## Requirement
Repeat the data that follows verbatim. Images are not part of the copy.

(Data extracted from a collection)
== Segment start ==
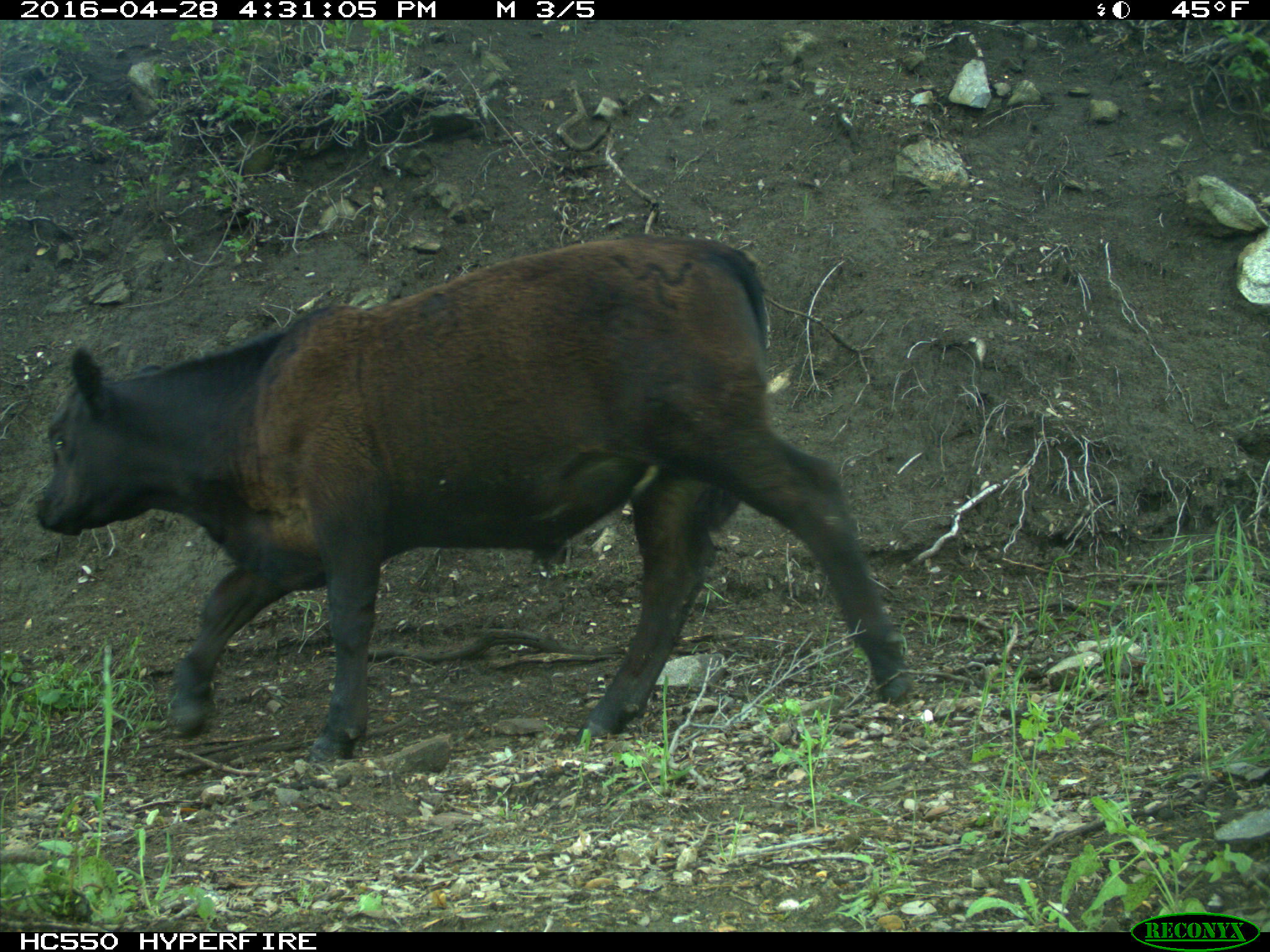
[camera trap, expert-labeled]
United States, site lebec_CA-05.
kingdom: Animalia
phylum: Chordata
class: Mammalia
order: Artiodactyla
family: Bovidae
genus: Bos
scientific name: Bos taurus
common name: domestic cow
== Segment end ==
## Written solution
[camera trap, expert-labeled]
United States, site lebec_CA-05.
kingdom: Animalia
phylum: Chordata
class: Mammalia
order: Artiodactyla
family: Bovidae
genus: Bos
scientific name: Bos taurus
common name: domestic cow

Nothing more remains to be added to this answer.